Nesse sentido, recordemos o que já dissemos anteriormente: parece suspeito a Hegel qualquer projeto que proponha retirar o ser humano de sua alienação, de sua fragmentação com relação a si mesmo e com relação ao mundo que o cerca, que signifique retornar a uma relação imediata com a natureza. Esse poderia ser o projeto de Rousseau, ou ao menos daquilo que encontramos expresso e malguns de seus textos, mas não o de alguém que defende a realização progressiva do espírito absoluto na terra. Se tal unidade tivesse alguma viabilidade para além do contingente, raciocina Hegel, ela não teria sido superada por uma forma mediada pela razão e pela técnica. O amor romântico pode dar a sensação momentânea de plenitude, mas ela é passageira; do mesmo modo, é possível dizer que uma relação imediata com a natureza em que predominem a harmonia, proporção e o sentimento vital que nos desperta a beleza, é, para Hegel, fundamentalmente instável, incapaz de forjar um projeto civilizador. Ou seja, tal “imediação” é necessariamente contingente e, enquanto, tal afasta o espírito de sua mais alta vocação.
“Uma unidade natural do pensar e do intuir é aquela da criança, do animal, a qual se pode chamar no máximo de sentimento, mas não de espiritualidade. O homem, entretanto, teve de comer da árvore do conhecimento do bem e do mal, passar pelo trabalho e pela atividade do pensamento, para só então, enquanto vencedor desta sua separação da natureza, ser aquilo que é.
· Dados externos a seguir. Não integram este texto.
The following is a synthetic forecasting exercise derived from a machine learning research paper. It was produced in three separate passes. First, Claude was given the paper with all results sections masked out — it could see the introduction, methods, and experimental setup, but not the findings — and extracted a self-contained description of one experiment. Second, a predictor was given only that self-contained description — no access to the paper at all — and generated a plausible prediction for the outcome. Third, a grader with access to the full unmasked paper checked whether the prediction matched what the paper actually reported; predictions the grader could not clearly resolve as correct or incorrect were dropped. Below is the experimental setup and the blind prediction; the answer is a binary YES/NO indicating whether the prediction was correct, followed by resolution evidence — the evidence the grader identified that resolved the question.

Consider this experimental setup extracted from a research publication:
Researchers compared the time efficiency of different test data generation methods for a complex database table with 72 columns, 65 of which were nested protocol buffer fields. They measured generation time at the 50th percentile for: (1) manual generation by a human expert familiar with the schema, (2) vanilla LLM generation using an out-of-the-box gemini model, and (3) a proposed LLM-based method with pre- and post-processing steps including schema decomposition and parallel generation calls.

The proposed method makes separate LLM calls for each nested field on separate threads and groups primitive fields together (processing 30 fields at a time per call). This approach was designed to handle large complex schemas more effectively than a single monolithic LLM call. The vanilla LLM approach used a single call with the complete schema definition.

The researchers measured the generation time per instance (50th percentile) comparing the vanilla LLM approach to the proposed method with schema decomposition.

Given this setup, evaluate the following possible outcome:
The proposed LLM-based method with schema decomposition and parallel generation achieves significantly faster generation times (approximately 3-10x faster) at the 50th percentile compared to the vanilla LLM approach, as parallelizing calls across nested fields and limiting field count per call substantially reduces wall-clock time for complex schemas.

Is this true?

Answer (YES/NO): NO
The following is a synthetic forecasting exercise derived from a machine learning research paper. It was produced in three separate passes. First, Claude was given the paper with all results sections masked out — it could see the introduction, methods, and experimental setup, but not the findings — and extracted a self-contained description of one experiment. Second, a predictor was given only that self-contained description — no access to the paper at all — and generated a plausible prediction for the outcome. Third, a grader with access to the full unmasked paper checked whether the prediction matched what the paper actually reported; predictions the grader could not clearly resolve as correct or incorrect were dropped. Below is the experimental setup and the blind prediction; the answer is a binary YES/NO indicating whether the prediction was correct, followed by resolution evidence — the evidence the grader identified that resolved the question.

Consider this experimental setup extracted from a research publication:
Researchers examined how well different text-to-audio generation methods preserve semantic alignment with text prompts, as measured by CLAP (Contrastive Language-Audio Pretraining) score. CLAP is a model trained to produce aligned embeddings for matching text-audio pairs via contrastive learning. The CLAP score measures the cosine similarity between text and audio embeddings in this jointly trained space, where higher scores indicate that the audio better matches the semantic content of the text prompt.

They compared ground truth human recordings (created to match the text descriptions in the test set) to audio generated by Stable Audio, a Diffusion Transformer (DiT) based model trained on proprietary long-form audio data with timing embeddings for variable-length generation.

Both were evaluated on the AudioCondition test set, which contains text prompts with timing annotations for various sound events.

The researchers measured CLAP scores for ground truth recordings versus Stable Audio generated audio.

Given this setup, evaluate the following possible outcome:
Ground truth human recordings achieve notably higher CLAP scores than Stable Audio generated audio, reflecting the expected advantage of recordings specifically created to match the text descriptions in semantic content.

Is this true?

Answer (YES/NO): YES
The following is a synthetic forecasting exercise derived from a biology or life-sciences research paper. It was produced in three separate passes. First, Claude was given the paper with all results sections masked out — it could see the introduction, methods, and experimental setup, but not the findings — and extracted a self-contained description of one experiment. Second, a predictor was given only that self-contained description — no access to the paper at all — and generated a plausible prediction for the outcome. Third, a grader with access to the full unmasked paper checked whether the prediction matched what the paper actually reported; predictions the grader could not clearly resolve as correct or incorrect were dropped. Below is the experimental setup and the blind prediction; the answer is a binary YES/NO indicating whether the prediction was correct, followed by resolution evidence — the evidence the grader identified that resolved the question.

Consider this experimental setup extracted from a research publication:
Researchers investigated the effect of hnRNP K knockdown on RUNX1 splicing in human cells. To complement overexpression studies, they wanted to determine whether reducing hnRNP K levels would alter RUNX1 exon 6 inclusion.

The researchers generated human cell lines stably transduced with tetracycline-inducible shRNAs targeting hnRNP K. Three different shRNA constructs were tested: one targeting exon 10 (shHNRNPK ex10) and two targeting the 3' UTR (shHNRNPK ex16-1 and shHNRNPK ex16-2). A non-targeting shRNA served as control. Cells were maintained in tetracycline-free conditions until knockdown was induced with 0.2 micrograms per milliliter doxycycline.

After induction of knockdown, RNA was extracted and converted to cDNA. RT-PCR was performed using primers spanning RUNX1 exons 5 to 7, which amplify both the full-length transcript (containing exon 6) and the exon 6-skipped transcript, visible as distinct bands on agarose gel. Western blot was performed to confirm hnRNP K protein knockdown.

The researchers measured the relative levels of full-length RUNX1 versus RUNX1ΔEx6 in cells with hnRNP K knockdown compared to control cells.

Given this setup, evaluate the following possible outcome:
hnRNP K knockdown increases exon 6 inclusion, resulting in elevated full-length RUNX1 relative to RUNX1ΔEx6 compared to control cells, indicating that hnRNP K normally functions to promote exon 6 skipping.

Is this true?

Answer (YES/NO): YES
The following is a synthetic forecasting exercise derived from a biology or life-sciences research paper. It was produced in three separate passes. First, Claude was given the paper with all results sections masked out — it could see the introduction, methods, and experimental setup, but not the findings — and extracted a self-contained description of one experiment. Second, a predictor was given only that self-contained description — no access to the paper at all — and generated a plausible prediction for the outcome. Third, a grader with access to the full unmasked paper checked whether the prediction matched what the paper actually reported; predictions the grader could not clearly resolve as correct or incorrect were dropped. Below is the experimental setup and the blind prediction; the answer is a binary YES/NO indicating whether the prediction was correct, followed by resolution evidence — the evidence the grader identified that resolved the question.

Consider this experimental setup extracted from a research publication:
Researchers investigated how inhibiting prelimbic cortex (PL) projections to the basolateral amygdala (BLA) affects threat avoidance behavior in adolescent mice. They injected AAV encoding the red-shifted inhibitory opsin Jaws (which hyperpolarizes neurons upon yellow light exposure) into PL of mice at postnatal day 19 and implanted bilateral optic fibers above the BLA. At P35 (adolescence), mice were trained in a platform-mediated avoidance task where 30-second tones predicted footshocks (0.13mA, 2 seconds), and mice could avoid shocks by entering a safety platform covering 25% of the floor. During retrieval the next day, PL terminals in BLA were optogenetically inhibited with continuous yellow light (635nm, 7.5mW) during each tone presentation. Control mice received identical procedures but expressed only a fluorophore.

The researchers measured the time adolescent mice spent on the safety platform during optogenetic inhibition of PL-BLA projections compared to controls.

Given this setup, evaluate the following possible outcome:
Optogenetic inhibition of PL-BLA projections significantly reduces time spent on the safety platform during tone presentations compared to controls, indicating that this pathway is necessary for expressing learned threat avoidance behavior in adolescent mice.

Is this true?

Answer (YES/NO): NO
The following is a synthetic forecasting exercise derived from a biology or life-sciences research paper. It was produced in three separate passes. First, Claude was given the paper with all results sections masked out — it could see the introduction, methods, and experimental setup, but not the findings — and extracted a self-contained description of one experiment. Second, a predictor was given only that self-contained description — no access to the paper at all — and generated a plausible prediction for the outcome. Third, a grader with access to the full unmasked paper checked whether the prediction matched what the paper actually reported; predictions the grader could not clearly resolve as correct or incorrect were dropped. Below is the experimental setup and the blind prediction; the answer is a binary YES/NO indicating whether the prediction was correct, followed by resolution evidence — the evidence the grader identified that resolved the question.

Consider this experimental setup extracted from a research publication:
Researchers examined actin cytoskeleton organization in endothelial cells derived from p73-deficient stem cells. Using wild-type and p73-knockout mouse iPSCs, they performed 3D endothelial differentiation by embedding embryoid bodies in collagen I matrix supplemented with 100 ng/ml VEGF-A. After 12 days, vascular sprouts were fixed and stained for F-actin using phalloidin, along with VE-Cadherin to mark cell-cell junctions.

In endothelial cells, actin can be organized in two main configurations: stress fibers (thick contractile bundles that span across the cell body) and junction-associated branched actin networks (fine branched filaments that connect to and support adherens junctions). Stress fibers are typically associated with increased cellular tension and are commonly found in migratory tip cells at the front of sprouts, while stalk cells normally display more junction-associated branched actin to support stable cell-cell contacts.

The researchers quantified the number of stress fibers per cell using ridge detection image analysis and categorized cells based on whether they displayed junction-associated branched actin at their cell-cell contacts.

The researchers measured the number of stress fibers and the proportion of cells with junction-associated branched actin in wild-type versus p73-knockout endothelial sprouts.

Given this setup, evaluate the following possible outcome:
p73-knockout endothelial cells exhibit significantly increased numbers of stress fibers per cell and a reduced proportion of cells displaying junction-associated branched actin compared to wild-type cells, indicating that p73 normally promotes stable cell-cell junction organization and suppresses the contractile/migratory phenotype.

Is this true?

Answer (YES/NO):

Aquela unidade unidade imediata é apenas abstrata; verdade que é em si, não verdade efetiva. Não é somente o conteúdo que precisa ser verdadeiro, mas também a forma” (Hegel, apud Gonçalves, 2001, p. 18)
Se nos detivermos no Romantismo alemão, perceberemos, todavia, que a busca de unidade entre o ser humano e a natureza diz muito, mas não diz coisas fundamentais. Tomemos as telas de Caspar David Friedrich que ilustraram vários posts que publicamos aqui – quem não as viu, é só utilizar as palavras-chave do blog. No lugar da integração entre o ser humano e a natureza, vemos, pelo contrário, uma natureza inóspita, seres humanos desamparados em sua pequenez. O Romantismo, argumentamos, não foi apenas o espaço de busca de uma beleza perdida, o gozo de um sentimento de harmonia entre a exterioridade do mundo e a interioridade de nossa capacidade de produzir formas, a nostalgia por “um estado de inocência perdida” (Gonçalves, Ibid. 18). Uma das heranças do kantismo levada adiante pela estética romântica é precisamente o sentimento de desamparo, de finitude, é o centramentro filosófico no humano precisamente naquele espaço onde se percebe sua derrelição.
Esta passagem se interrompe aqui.